*** Opening Information ***

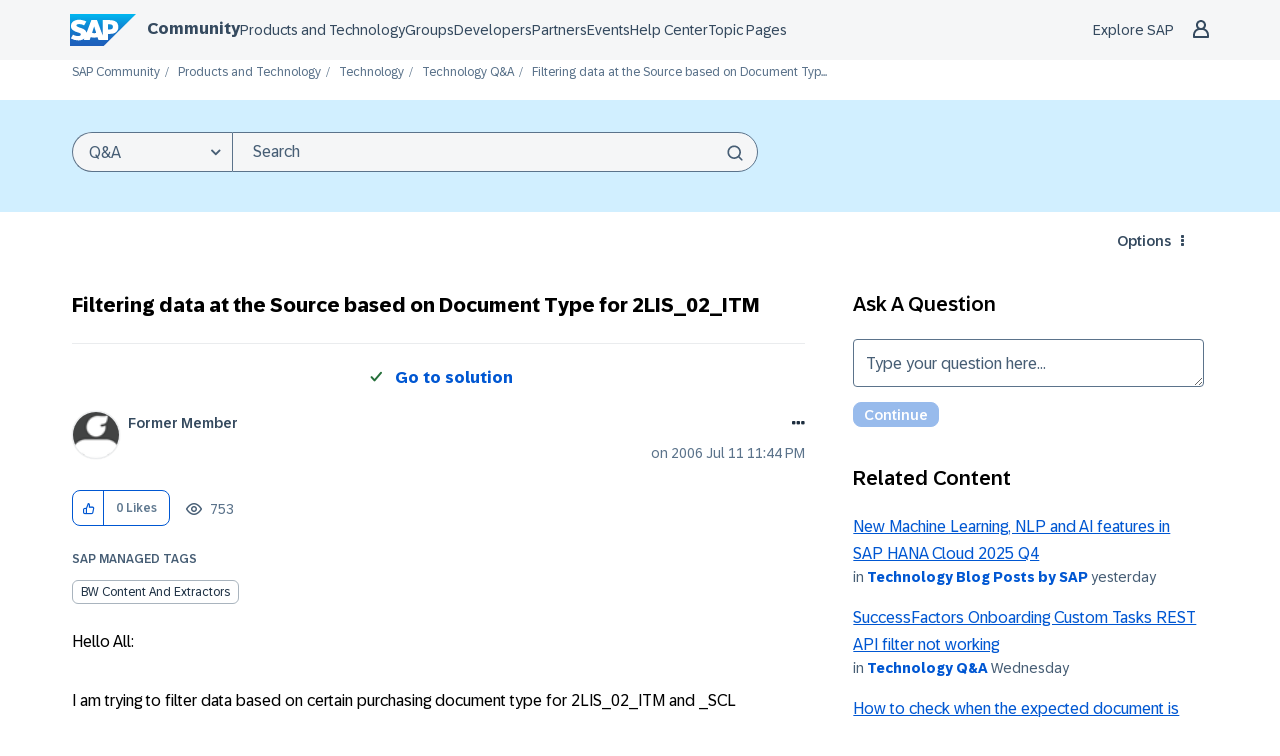

--- FILE ---
content_type: application/javascript
request_url: https://contextualnavigation.api.community.sap.com/static/1.45.9/cxs-designsystem/p-17e2b532.js
body_size: 739
content:
function n(n,t){if(typeof n!=="string"){return null}if(t&&typeof t==="string"){try{const e=JSON.parse(t);return{prop:n,value:e}}catch(t){console.error(`Error parsing JSON for prop '${n}'!`);console.error(t);return{prop:n,value:undefined}}}return{prop:n,value:t}}function t(n,t,e){window.addEventListener("click",(o=>{var r;if(((r=o.composedPath())===null||r===void 0?void 0:r.indexOf(t))<0){e.call(n)}}))}function e(n){return function(){const t=e=>{if(e.key==="Tab"||e.key==="Shift"){n()}this===null||this===void 0?void 0:this.removeEventListener("keyup",t)};this===null||this===void 0?void 0:this.addEventListener("keyup",t)}}var o;(function(n){n["Header"]="service-header";n["SecondaryNavigation"]="service-subnav";n["Footer"]="service-footer"})(o||(o={}));function r(n,t){const e="cxsdsHeaderClickTracker";const{customEventName:r="cxsdsComponentClickTracker",hasUiActions:s=true}=t!==null&&t!==void 0?t:{};const c=s?n=>setTimeout(n,5):n=>n();c((()=>{const t=n?Object.assign(Object.assign({},n),{componentName:`${n.componentName}-${"1.45.8-next.1"}`}):n;i(r,t);if((n===null||n===void 0?void 0:n.componentName)===o.Header){i(e,t)}}))}function i(n,t){const e=new CustomEvent(n,{detail:t,bubbles:true});document.body.dispatchEvent(e)}function s(n){const t=n.trim().replace(/[\s_-]+/g,"-").split("-");if(t.length===1){const n=t[0];if(n===n.toUpperCase()){return n.toLowerCase()}}else{return t.reduce(((n,t,e)=>{const o=t.toLowerCase();return e===0?n+o.charAt(0).toLowerCase()+o.slice(1):n+o.charAt(0).toUpperCase()+o.slice(1)}),"")}return n.charAt(0).toLowerCase()+n.slice(1)}function c(n){let t=0;for(let e=0,o=n.length;e<o;e++){let o=n.charCodeAt(e);t=(t<<5)-t+o;t|=0}return""+t}export{o as A,i as a,s as c,r as e,c as h,n as j,e as o,t as r};
//# sourceMappingURL=p-17e2b532.js.map

--- FILE ---
content_type: application/javascript
request_url: https://contextualnavigation.api.community.sap.com/static/1.45.9/cxs-designsystem/p-6731909d.entry.js
body_size: 452
content:
import{r as i,h as s}from"./p-84b002c3.js";import{e,A as t}from"./p-17e2b532.js";const n=".ds-social-link{display:flex;align-items:center;justify-content:center;width:26px;height:26px;border-radius:2px;background-color:var(--footer-background-icon)}.ds-social-link__icon{--ds-icon-width:calc(var(--cxs-font-size-base) * 1);--ds-icon-height:calc(var(--cxs-font-size-base) * 1);fill:var(--footer-icon-color)}";const a=n;const c=class{constructor(s){i(this,s);this.isShareLink=undefined;this.name=undefined;this.rel=undefined;this.target=undefined;this.tooltip=undefined;this.url=undefined;this.iconName=undefined}render(){return s("a",{key:"1f08b86c0a1d4ed71adaaef04b7d15817e0632c0",class:"ds-social-link",href:this.url,title:this.tooltip,target:this.target,rel:this.rel,"data-share-channel":this.name,"data-share-tracking-analytics":"FOLLOW",onClick:()=>{e({componentName:t.Footer,title:`Footer Social Link ${this.name}`,url:this.url})}},s("ds-icon",{key:"c6d9d2068f6ac52d1262dacc5915087d2e95d3a9",name:this.iconName,class:"ds-social-link__icon"}))}};c.style=a;export{c as ds_social_link};
//# sourceMappingURL=p-6731909d.entry.js.map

*** Closing Information ***

> [Task instructions]: Your answer must be an exact copy of the records, with every picture left out.

> [Solution below]:
--- FILE ---
content_type: application/javascript
request_url: https://contextualnavigation.api.community.sap.com/static/1.45.9/cxs-designsystem/p-17e2b532.js
body_size: 739
content:
function n(n,t){if(typeof n!=="string"){return null}if(t&&typeof t==="string"){try{const e=JSON.parse(t);return{prop:n,value:e}}catch(t){console.error(`Error parsing JSON for prop '${n}'!`);console.error(t);return{prop:n,value:undefined}}}return{prop:n,value:t}}function t(n,t,e){window.addEventListener("click",(o=>{var r;if(((r=o.composedPath())===null||r===void 0?void 0:r.indexOf(t))<0){e.call(n)}}))}function e(n){return function(){const t=e=>{if(e.key==="Tab"||e.key==="Shift"){n()}this===null||this===void 0?void 0:this.removeEventListener("keyup",t)};this===null||this===void 0?void 0:this.addEventListener("keyup",t)}}var o;(function(n){n["Header"]="service-header";n["SecondaryNavigation"]="service-subnav";n["Footer"]="service-footer"})(o||(o={}));function r(n,t){const e="cxsdsHeaderClickTracker";const{customEventName:r="cxsdsComponentClickTracker",hasUiActions:s=true}=t!==null&&t!==void 0?t:{};const c=s?n=>setTimeout(n,5):n=>n();c((()=>{const t=n?Object.assign(Object.assign({},n),{componentName:`${n.componentName}-${"1.45.8-next.1"}`}):n;i(r,t);if((n===null||n===void 0?void 0:n.componentName)===o.Header){i(e,t)}}))}function i(n,t){const e=new CustomEvent(n,{detail:t,bubbles:true});document.body.dispatchEvent(e)}function s(n){const t=n.trim().replace(/[\s_-]+/g,"-").split("-");if(t.length===1){const n=t[0];if(n===n.toUpperCase()){return n.toLowerCase()}}else{return t.reduce(((n,t,e)=>{const o=t.toLowerCase();return e===0?n+o.charAt(0).toLowerCase()+o.slice(1):n+o.charAt(0).toUpperCase()+o.slice(1)}),"")}return n.charAt(0).toLowerCase()+n.slice(1)}function c(n){let t=0;for(let e=0,o=n.length;e<o;e++){let o=n.charCodeAt(e);t=(t<<5)-t+o;t|=0}return""+t}export{o as A,i as a,s as c,r as e,c as h,n as j,e as o,t as r};
//# sourceMappingURL=p-17e2b532.js.map

--- FILE ---
content_type: application/javascript
request_url: https://contextualnavigation.api.community.sap.com/static/1.45.9/cxs-designsystem/p-6731909d.entry.js
body_size: 452
content:
import{r as i,h as s}from"./p-84b002c3.js";import{e,A as t}from"./p-17e2b532.js";const n=".ds-social-link{display:flex;align-items:center;justify-content:center;width:26px;height:26px;border-radius:2px;background-color:var(--footer-background-icon)}.ds-social-link__icon{--ds-icon-width:calc(var(--cxs-font-size-base) * 1);--ds-icon-height:calc(var(--cxs-font-size-base) * 1);fill:var(--footer-icon-color)}";const a=n;const c=class{constructor(s){i(this,s);this.isShareLink=undefined;this.name=undefined;this.rel=undefined;this.target=undefined;this.tooltip=undefined;this.url=undefined;this.iconName=undefined}render(){return s("a",{key:"1f08b86c0a1d4ed71adaaef04b7d15817e0632c0",class:"ds-social-link",href:this.url,title:this.tooltip,target:this.target,rel:this.rel,"data-share-channel":this.name,"data-share-tracking-analytics":"FOLLOW",onClick:()=>{e({componentName:t.Footer,title:`Footer Social Link ${this.name}`,url:this.url})}},s("ds-icon",{key:"c6d9d2068f6ac52d1262dacc5915087d2e95d3a9",name:this.iconName,class:"ds-social-link__icon"}))}};c.style=a;export{c as ds_social_link};
//# sourceMappingURL=p-6731909d.entry.js.map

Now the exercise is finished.